Under the terms, Lorillard shareholders will receive $50.50 in
cash and 0.29 Reynolds shares in exchange for each Lorillard share,
a value of $68.88 per share. Including the assumption of debt, the
deal is valued at $27.4 billion, the companies said.
The potential tie-up faces significant risks, including tough
antitrust scrutiny. The U.S. Food and Drug Administration is also
weighing a possible crackdown on menthol cigarettes, which fuel
more than 80% of Lorillard's sales, after the agency banned all
other cigarette flavors in 2009.
Reynolds and Lorillard have a combined stock-market
capitalization of more than $50 billion. Altria has roughly 50% of
the U.S. cigarette market. Reynolds and Lorillard have roughly 25%
and 15% U.S. market shares, respectively, before any
divestitures.
Lorillard's crown jewel is Newport, whose share of the U.S.

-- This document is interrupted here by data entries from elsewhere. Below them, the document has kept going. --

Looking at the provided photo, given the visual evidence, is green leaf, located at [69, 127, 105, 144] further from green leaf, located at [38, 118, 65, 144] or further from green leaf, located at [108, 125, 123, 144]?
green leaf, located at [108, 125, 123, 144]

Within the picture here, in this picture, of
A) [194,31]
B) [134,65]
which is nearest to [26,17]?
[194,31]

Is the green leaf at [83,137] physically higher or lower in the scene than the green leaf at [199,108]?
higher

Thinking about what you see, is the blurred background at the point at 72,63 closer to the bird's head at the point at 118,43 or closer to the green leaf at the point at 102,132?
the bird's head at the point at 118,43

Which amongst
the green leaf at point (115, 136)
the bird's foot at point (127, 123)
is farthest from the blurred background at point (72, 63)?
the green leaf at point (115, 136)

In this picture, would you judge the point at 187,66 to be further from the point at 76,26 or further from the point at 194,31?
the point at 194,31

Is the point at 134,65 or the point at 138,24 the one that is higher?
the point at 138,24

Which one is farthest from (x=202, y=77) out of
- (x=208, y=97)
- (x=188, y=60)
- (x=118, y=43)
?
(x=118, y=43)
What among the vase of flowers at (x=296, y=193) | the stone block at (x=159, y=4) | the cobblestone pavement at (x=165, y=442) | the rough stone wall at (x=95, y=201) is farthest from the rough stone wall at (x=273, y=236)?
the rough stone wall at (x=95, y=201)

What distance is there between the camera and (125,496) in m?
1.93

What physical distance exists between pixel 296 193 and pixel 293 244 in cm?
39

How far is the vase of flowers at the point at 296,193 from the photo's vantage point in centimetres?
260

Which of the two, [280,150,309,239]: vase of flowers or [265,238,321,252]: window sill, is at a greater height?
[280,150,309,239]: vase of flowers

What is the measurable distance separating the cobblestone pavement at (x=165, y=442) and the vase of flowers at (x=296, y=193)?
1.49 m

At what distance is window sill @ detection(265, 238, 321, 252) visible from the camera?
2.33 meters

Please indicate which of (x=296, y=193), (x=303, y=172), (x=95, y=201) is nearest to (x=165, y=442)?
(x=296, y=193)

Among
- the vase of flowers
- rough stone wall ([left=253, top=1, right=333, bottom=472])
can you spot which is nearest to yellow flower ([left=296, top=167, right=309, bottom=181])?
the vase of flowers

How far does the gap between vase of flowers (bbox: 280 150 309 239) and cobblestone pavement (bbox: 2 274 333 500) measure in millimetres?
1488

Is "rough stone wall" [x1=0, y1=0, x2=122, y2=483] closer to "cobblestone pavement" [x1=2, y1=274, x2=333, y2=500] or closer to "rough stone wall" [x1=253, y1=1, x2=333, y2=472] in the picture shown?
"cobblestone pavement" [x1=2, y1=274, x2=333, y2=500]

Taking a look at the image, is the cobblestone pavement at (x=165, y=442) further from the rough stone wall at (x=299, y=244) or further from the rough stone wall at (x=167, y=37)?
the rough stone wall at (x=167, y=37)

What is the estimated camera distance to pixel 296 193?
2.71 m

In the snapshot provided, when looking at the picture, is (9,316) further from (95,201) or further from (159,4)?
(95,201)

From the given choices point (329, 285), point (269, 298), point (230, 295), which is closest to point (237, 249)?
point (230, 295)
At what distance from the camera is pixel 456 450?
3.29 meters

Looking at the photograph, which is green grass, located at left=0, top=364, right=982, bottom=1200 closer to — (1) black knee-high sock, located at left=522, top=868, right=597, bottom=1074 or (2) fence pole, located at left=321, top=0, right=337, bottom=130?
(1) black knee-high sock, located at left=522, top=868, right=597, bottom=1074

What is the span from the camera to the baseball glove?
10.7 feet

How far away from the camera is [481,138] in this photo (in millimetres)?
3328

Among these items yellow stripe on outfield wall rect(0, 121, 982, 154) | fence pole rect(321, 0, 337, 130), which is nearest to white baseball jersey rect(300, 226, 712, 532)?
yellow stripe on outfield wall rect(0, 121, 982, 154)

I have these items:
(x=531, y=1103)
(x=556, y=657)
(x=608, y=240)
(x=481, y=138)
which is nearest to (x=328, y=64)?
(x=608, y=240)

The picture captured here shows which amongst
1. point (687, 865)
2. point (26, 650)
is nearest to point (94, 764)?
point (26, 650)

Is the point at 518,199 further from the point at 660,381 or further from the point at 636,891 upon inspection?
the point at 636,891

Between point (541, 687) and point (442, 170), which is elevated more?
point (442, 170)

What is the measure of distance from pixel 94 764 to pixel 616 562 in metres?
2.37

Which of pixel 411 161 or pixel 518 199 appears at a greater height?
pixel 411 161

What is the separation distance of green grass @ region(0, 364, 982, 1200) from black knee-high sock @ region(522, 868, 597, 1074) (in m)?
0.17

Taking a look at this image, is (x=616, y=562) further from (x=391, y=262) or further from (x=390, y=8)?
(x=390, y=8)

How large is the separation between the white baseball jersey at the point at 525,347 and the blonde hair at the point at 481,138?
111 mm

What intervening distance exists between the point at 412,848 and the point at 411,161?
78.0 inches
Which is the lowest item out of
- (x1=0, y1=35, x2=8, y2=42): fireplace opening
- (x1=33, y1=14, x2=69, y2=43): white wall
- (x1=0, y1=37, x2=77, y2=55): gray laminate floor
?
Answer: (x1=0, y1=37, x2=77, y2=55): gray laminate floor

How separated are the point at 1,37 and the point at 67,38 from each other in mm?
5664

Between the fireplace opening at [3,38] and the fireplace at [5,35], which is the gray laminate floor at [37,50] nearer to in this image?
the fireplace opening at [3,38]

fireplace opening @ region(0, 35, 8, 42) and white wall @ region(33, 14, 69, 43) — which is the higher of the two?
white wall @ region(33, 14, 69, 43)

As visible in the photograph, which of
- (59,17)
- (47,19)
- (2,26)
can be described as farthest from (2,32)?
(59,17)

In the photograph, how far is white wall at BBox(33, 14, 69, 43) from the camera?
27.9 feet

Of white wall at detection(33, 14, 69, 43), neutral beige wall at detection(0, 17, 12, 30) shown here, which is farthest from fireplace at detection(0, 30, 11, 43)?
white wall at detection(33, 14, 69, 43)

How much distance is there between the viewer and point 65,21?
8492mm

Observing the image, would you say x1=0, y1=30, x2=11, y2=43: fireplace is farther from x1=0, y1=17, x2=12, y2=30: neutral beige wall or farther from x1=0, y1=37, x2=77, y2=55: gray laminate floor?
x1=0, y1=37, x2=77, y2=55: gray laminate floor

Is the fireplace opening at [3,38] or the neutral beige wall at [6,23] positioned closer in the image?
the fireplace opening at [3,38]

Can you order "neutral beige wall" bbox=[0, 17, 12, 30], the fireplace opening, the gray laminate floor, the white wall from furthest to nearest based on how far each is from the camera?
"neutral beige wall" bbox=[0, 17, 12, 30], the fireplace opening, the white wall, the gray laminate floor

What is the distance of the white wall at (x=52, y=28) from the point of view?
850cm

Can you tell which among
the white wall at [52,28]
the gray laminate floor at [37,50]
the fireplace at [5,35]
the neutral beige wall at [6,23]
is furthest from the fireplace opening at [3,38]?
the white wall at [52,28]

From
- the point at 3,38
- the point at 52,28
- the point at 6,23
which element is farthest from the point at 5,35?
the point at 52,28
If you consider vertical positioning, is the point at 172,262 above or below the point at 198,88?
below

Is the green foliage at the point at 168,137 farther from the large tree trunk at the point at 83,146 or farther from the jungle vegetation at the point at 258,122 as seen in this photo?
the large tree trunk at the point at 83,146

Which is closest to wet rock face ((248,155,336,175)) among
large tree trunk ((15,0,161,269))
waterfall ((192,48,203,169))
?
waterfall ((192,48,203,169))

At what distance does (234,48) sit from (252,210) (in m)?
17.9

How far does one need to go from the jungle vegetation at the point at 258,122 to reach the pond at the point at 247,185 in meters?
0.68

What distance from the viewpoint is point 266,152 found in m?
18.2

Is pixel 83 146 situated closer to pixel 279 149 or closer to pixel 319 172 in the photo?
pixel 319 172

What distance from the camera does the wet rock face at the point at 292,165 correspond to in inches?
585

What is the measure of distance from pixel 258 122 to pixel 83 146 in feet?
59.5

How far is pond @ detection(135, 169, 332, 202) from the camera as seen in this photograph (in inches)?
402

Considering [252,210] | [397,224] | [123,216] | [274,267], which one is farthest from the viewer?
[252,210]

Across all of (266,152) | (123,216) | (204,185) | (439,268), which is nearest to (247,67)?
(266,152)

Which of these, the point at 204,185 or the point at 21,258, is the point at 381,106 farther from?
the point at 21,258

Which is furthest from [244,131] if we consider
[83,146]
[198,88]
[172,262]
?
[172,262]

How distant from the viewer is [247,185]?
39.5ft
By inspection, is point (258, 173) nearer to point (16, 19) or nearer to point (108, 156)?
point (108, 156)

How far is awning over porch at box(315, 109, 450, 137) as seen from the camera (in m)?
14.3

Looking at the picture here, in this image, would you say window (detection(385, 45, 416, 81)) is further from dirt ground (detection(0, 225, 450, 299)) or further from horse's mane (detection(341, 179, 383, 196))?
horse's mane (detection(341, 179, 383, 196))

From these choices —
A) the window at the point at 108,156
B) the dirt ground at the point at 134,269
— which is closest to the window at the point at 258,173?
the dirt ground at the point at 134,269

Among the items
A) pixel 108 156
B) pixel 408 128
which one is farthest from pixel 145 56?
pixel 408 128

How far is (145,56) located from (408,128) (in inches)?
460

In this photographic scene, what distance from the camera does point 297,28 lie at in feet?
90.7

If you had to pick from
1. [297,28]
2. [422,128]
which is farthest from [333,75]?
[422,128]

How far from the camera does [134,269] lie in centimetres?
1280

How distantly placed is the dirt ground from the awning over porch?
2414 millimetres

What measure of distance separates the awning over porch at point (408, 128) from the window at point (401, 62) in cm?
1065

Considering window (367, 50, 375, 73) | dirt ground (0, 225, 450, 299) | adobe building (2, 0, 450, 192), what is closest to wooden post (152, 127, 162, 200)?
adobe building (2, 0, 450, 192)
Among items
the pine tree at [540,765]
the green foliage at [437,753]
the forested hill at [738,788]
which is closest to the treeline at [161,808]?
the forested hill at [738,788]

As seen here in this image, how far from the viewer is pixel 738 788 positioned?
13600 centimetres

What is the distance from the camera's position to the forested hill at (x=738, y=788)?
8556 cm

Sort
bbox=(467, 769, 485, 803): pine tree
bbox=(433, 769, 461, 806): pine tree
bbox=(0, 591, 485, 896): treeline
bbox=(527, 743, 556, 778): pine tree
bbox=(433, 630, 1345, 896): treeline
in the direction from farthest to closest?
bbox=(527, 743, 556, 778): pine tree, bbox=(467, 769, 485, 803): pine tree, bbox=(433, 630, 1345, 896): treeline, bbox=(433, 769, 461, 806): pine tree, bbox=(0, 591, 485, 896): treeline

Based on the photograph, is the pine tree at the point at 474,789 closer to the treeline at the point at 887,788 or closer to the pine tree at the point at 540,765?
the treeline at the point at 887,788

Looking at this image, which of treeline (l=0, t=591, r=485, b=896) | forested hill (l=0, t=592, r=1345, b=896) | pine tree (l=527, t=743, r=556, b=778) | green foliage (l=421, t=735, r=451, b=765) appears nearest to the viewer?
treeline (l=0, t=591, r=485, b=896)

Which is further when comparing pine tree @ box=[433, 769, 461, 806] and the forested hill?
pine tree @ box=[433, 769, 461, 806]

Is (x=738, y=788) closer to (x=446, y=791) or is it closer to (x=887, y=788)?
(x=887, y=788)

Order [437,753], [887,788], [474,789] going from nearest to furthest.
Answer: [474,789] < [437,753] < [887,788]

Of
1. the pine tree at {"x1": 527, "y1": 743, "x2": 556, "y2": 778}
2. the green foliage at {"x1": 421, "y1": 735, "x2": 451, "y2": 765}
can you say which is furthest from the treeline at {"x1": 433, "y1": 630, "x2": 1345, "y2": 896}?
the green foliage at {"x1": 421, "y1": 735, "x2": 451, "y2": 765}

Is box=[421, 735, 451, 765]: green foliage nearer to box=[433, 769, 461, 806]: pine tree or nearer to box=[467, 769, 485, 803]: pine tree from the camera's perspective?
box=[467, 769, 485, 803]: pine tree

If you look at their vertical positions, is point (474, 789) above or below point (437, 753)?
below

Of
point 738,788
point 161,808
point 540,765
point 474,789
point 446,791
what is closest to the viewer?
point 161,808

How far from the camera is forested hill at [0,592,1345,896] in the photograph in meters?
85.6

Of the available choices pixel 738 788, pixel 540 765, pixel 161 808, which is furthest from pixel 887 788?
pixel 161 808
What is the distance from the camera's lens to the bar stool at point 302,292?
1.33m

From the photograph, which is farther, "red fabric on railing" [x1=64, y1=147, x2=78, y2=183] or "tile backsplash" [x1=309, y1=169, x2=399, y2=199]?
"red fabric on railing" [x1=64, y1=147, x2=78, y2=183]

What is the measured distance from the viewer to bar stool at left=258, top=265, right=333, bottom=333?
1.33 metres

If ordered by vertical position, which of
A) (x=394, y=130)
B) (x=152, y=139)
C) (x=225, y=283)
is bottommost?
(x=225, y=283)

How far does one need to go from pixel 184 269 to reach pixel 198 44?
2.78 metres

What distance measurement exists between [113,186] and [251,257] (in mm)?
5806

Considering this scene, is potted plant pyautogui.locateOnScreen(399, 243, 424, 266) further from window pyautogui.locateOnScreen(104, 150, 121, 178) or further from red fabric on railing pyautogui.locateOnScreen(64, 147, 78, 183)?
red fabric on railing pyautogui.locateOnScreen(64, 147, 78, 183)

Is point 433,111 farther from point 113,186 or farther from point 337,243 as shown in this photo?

cigarette market rose from 9.7% in 2008 to 12.2% last year,
trailing only Marlboro, according to Euromonitor. The leading
menthol brand also skews younger than most brands, giving Lorillard
a 22.5% share of consumers aged 18 to 25, RBC Capital Markets
recently estimated.
Imperial Tobacco, which has around a 3% share of U.S. cigarette
sales, largely behind its USA Gold discount brand, is being
enlisted to allay antitrust concerns and help finance the deal.